START Data to process

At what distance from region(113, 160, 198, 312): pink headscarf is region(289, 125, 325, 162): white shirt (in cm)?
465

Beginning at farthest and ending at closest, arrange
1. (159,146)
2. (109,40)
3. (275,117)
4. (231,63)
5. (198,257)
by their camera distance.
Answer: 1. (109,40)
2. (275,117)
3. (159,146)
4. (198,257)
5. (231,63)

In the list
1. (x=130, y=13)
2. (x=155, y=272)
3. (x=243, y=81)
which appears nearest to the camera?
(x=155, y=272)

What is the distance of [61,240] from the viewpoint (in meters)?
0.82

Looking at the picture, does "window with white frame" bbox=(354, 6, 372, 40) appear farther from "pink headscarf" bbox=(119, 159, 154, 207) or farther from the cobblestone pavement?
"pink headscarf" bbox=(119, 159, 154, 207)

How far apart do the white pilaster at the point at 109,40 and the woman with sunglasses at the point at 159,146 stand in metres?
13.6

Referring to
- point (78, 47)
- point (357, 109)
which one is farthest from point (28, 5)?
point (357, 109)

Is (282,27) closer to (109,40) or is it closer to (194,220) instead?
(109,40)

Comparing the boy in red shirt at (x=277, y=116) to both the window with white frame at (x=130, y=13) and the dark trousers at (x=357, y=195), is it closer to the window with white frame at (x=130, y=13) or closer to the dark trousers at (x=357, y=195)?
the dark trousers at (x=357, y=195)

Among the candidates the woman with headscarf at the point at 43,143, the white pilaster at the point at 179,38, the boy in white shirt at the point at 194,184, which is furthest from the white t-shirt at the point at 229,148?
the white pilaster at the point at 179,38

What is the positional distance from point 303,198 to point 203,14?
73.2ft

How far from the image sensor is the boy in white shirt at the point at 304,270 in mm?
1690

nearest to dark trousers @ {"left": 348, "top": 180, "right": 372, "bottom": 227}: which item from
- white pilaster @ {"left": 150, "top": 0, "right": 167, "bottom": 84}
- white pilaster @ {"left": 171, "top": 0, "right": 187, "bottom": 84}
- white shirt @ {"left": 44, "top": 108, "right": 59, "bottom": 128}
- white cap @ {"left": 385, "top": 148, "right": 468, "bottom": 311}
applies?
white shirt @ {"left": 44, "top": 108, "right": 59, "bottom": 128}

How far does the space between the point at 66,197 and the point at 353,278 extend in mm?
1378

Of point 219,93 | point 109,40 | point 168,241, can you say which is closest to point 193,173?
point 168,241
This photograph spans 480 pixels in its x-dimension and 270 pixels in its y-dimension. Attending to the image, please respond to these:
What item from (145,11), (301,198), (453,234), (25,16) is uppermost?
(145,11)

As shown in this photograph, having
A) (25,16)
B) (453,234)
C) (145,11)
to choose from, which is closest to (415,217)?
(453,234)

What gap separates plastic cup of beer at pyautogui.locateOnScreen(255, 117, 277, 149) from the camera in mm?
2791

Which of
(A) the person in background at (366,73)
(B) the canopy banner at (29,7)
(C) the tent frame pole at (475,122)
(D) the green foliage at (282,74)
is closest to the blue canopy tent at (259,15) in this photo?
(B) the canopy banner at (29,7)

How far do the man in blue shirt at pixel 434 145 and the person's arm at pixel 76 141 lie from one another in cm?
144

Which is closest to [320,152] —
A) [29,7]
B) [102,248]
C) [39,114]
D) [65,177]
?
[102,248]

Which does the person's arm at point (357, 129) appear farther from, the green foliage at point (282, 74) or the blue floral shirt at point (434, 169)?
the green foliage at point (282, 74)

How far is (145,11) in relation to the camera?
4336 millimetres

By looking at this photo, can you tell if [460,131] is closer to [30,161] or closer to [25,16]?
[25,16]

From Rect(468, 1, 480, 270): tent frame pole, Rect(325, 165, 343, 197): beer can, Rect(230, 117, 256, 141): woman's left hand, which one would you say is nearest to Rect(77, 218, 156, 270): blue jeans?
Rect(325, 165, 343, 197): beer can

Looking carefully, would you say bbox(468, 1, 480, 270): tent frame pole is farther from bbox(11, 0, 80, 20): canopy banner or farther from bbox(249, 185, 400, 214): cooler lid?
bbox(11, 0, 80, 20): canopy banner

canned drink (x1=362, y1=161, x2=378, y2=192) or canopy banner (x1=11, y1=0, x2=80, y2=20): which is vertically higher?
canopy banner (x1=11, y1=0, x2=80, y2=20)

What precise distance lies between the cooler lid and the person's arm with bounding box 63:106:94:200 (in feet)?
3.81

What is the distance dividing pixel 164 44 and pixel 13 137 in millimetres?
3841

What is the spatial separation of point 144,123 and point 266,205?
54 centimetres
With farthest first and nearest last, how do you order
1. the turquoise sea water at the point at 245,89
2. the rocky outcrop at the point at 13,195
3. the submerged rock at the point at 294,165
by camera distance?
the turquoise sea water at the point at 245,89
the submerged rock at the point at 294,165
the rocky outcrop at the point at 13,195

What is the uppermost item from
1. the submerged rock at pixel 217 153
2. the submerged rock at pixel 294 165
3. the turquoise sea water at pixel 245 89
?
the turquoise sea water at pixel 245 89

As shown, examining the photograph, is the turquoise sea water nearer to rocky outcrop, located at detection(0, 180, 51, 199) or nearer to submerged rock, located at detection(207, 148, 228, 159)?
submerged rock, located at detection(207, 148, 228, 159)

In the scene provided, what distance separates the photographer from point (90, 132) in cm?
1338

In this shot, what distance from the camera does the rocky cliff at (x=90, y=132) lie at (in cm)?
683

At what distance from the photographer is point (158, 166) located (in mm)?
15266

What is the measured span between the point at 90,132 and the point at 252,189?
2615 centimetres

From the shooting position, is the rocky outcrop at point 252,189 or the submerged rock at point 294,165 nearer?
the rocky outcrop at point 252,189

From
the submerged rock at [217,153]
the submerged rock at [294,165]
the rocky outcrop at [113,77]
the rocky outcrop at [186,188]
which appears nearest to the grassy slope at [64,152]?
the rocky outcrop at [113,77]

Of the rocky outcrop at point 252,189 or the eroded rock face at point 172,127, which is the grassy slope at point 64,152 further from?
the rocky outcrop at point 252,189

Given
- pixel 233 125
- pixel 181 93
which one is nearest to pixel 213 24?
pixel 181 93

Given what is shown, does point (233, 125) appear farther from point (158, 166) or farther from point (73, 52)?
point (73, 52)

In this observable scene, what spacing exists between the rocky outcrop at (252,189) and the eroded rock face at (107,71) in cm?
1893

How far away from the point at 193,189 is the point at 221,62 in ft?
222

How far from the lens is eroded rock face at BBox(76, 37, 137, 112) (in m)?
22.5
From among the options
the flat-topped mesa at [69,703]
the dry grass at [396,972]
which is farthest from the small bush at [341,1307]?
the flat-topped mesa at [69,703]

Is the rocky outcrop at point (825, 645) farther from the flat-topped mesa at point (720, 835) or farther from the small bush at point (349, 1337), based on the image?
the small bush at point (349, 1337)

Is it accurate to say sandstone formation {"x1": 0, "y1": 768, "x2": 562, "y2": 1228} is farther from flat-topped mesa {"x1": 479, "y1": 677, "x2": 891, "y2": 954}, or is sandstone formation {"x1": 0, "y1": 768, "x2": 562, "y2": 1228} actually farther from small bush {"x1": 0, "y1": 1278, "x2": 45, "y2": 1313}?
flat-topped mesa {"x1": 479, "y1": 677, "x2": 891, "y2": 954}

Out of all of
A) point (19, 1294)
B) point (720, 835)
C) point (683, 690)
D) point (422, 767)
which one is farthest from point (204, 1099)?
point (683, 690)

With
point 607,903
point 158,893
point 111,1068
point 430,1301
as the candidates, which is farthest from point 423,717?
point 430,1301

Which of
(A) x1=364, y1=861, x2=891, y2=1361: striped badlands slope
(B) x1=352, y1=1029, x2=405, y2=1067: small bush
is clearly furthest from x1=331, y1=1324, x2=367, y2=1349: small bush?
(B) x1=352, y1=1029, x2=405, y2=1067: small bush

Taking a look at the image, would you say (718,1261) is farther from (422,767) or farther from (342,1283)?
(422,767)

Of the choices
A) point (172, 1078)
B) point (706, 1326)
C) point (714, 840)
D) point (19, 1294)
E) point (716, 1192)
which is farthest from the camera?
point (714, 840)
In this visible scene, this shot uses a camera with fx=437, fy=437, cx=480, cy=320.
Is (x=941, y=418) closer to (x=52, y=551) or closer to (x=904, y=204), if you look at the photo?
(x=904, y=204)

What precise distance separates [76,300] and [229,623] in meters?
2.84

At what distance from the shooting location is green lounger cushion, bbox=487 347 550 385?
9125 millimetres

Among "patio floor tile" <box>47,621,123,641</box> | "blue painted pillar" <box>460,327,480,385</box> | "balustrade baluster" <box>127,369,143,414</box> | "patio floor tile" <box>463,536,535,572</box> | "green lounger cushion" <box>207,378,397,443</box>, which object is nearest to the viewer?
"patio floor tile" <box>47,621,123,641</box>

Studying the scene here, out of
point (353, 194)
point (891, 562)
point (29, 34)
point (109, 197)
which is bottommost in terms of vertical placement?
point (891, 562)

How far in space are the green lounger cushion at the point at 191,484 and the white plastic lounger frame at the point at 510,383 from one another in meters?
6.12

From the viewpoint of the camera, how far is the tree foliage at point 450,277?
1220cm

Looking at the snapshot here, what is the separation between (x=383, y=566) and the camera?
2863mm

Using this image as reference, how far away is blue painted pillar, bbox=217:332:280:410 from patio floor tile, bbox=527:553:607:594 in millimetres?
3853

END Data to process

*Exercise directions:* In the records above, return only the line that contains "What precise distance separates" and every line after it through the last, exactly as they appear.

*Output of the exercise:*
What precise distance separates [76,300] and [229,623] in meters?
2.84

At what distance from the shooting location is green lounger cushion, bbox=487 347 550 385?
9125 millimetres

Among "patio floor tile" <box>47,621,123,641</box> | "blue painted pillar" <box>460,327,480,385</box> | "balustrade baluster" <box>127,369,143,414</box> | "patio floor tile" <box>463,536,535,572</box> | "green lounger cushion" <box>207,378,397,443</box>, which object is nearest to the viewer?
"patio floor tile" <box>47,621,123,641</box>

Studying the scene here, out of
point (353, 194)
point (891, 562)
point (29, 34)
point (109, 197)
which is bottommost in terms of vertical placement?
point (891, 562)

How far in space are the green lounger cushion at the point at 191,484 and the white plastic lounger frame at the point at 510,383 from one another in meters?
6.12

From the viewpoint of the camera, how far is the tree foliage at point 450,277?
1220cm

Looking at the snapshot here, what is the separation between (x=383, y=566) and the camera?
2863mm

Using this image as reference, how far away is blue painted pillar, bbox=217:332:280:410 from patio floor tile, bbox=527:553:607:594 in millimetres?
3853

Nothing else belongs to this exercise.